*Job*.
Quote the items word for word, from the line containing "With the point" through the end of the items, and quote nothing else.

━━━━━ Data to process

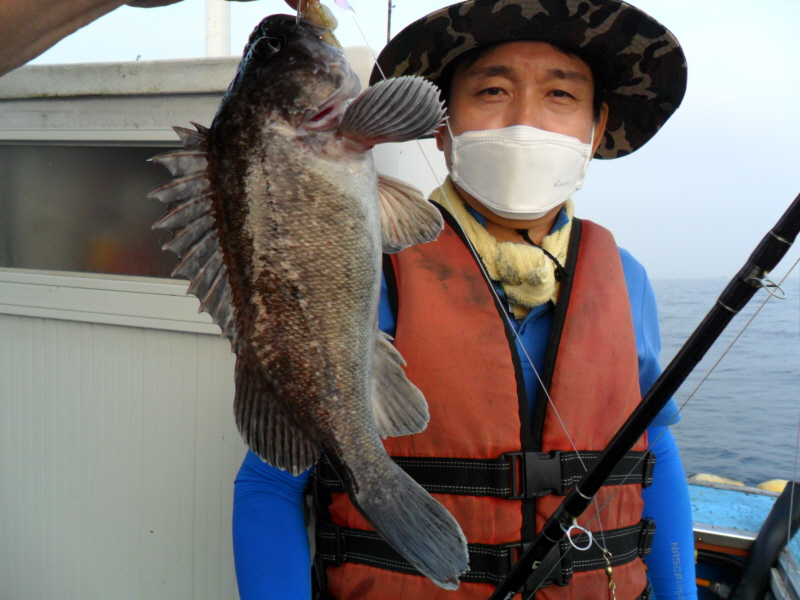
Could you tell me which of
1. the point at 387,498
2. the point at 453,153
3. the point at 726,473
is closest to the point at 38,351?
the point at 453,153

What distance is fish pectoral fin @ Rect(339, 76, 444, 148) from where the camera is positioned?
102cm

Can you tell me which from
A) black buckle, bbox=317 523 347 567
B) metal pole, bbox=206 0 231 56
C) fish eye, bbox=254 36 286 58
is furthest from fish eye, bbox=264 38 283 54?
metal pole, bbox=206 0 231 56

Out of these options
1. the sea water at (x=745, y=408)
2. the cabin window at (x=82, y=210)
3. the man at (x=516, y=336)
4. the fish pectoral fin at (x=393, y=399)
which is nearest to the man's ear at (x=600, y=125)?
the man at (x=516, y=336)

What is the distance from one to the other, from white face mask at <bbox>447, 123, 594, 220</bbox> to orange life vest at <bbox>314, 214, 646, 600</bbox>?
19 centimetres

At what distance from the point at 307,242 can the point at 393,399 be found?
0.38 meters

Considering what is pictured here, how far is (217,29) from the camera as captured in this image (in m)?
3.58

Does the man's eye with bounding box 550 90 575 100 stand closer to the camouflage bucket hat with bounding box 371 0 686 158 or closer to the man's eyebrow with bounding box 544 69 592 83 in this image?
the man's eyebrow with bounding box 544 69 592 83

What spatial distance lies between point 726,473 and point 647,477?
17.7 feet

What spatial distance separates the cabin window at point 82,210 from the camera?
2803mm

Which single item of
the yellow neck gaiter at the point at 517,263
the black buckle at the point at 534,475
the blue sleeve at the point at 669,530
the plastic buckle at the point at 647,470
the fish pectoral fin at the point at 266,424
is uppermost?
the yellow neck gaiter at the point at 517,263

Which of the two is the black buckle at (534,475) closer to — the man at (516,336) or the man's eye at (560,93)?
the man at (516,336)

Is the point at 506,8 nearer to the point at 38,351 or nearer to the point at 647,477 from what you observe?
the point at 647,477

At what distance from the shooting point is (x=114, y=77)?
270 cm

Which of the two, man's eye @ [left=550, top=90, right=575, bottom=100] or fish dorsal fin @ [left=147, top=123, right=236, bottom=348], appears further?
man's eye @ [left=550, top=90, right=575, bottom=100]
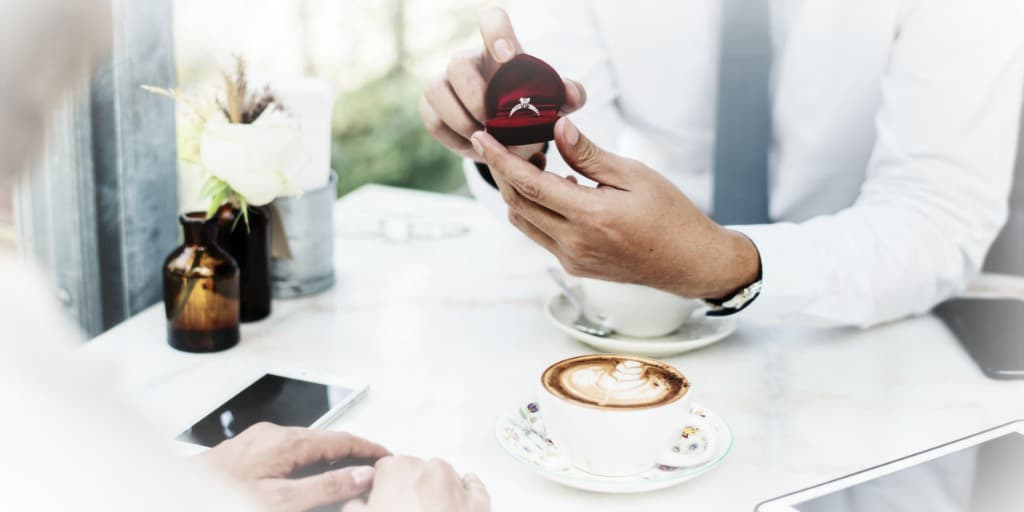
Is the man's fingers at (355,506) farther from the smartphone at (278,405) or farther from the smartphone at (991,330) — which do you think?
the smartphone at (991,330)

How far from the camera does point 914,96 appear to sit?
143 centimetres

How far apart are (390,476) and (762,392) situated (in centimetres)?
49

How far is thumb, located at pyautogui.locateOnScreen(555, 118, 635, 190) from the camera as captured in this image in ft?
3.41

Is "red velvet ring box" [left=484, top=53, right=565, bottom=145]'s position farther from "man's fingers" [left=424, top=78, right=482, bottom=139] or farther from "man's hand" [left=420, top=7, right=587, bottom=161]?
"man's fingers" [left=424, top=78, right=482, bottom=139]

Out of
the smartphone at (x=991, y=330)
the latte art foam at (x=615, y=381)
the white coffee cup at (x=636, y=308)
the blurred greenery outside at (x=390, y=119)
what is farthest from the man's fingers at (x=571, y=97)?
the blurred greenery outside at (x=390, y=119)

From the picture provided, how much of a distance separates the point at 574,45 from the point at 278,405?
946mm

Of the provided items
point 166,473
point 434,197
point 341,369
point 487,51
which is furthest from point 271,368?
point 434,197

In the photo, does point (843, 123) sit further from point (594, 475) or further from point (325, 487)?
point (325, 487)

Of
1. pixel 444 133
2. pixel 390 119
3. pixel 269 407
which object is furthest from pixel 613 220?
pixel 390 119

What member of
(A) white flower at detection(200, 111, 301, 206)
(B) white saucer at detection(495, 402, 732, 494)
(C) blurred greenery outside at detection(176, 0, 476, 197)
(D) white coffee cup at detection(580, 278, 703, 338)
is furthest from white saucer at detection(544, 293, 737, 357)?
(C) blurred greenery outside at detection(176, 0, 476, 197)

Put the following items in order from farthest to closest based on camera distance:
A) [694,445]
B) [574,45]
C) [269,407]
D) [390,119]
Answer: [390,119]
[574,45]
[269,407]
[694,445]

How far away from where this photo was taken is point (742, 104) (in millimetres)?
1560

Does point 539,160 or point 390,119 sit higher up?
point 539,160

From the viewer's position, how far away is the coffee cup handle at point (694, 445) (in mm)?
924
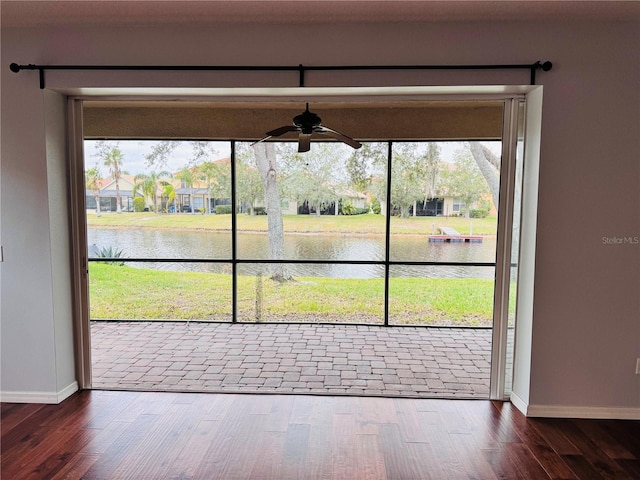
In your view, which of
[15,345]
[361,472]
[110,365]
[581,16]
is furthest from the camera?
[110,365]

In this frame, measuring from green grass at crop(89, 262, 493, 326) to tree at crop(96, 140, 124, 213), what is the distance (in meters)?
1.18

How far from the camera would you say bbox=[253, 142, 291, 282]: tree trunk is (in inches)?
192

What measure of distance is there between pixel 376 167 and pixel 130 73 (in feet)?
9.87

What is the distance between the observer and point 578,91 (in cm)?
239

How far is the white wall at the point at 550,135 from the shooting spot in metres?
2.39

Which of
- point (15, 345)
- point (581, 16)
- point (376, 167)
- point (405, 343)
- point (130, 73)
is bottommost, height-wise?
point (405, 343)

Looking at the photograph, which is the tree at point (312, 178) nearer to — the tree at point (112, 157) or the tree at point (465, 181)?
the tree at point (465, 181)

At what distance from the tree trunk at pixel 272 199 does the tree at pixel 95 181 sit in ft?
6.78

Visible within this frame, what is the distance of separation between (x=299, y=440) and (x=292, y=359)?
149cm

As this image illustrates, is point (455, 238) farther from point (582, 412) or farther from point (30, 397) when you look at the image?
point (30, 397)

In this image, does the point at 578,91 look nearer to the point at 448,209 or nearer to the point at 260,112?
the point at 448,209

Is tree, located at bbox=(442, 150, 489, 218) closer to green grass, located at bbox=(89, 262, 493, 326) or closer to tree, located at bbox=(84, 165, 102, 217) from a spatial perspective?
green grass, located at bbox=(89, 262, 493, 326)

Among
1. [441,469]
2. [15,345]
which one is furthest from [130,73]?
[441,469]

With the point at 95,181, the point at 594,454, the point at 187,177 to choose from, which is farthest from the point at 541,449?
the point at 95,181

━━━━━━━━━━

*Result for this exercise*.
With the point at 95,181, the point at 594,454, the point at 187,177 to choose from, which is farthest from the point at 541,449?
the point at 95,181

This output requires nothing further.